Example 1.5 Page No.18

In [17]:
W=14         # width in ft
L=30.0       # length in ft
A=W*L        # area in ft**2
F_12=1       # view factor assumed to be 1
T1=120+460   # driveway surface temperature  in degree Rankine
T2=0        # space temperature assumed to be 0 degree Rankine

sigma=0.1714*10**(-8)   # value of Stefan-Boltzmann's constant in BTU/(hr.ft**2.(degree Rankine)**4)
e=0.9       # surface emissivity
q=sigma*A*e*F_12*((T1)**4-(T2)**4);

print"The heat loss rate by radiation is ",round(q,0),"BTU/hr"
The heat loss rate by radiation is  73319.0 BTU/hr

Example 1.6 Page No.19

In [21]:
A=420.0              # area in sq.ft
T1=580.0          # driveway surface temperature in degree Rankine
T2=0               # surface temperature assumed to be 0 degree Rankine
Qr=73320             # heat loss rate in BTU/hr

hr=Qr/(A*(T1-T2))  # radiation thermal conductance in BTU/(hr.ft**2.(degree Rankine)

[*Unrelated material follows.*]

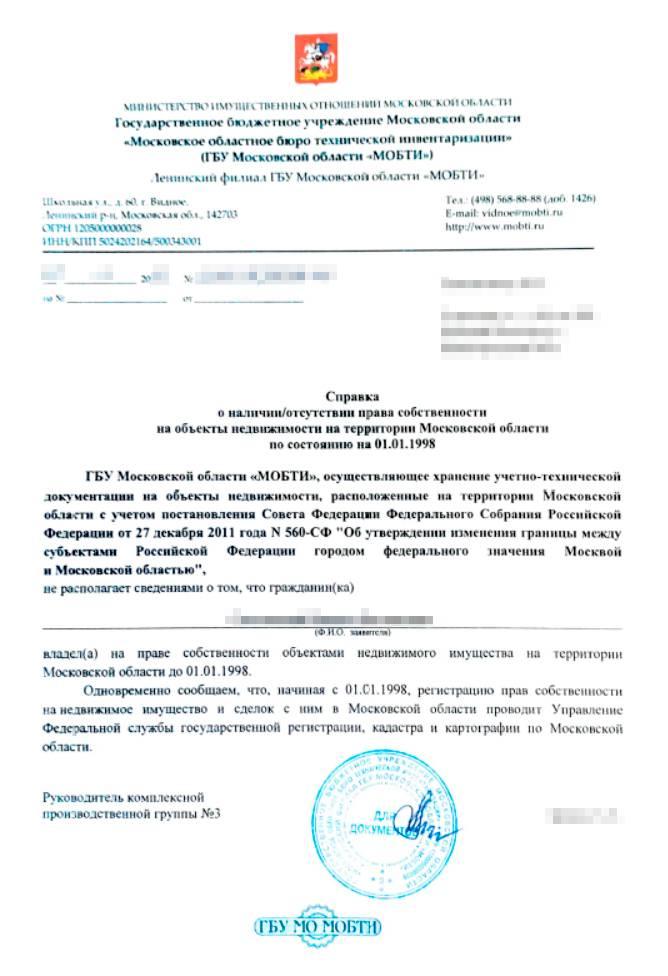 Готовая справка об отсутствии в собственности жилых помещений на территории Московской области с 1991года по 1998год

print"the radiation thermal conductance is  ",round(hr,2),"BTU/(hr. sq.ft R)"
the radiation thermal conductance is   0.3 BTU/(hr. sq.ft R)

Example 1.7 Page No. 21

In [ ]:
%matplotlib inline
In [24]:
A=1.0                # assuming A=1 m**2 for convenience
hc1_avg=15.0         # taking average of extreme values for hc [W/m**2.K]
k=(0.38+0.52)/2.0    # thermal conductivity of common brick in W/M.k
L=0.1                #10 cm converted into m
Rk=(L/(k*A))         # resistance of construction material, assume common brick

T_inf1=1000.0 # temperature of exhaust gases in K
T_inf2=283.0 # temperature of ambient air in K
Rcl=1/(hc1_avg*A)   # resistance on left side of wall [K/W]
Rc2=Rcl  
q=(T_inf1-T_inf2)/(Rcl+Rk+Rc2)  # heat transferred per unit area
T_in=T_inf1-Rcl*q    #inlet temprature 
T_out=T_inf2+Rc2*q

print"(b)"
print"The resistance on left side of wall is ",round(Rcl,2),"K/W"
print"The resistance of construction material of wall is",round(Rk,2),"K/W"
print"The resistance on right side of wall is ",round(Rc2,2),"K/W"
print"(c)The Heat transferred per unit area is ",round(q/1000,2),"kw"
print "(d)"
print"The inside wall temperature is ",round(T_in,0),"K"
print"The outside wall temperature is",round(T_out,1),"K"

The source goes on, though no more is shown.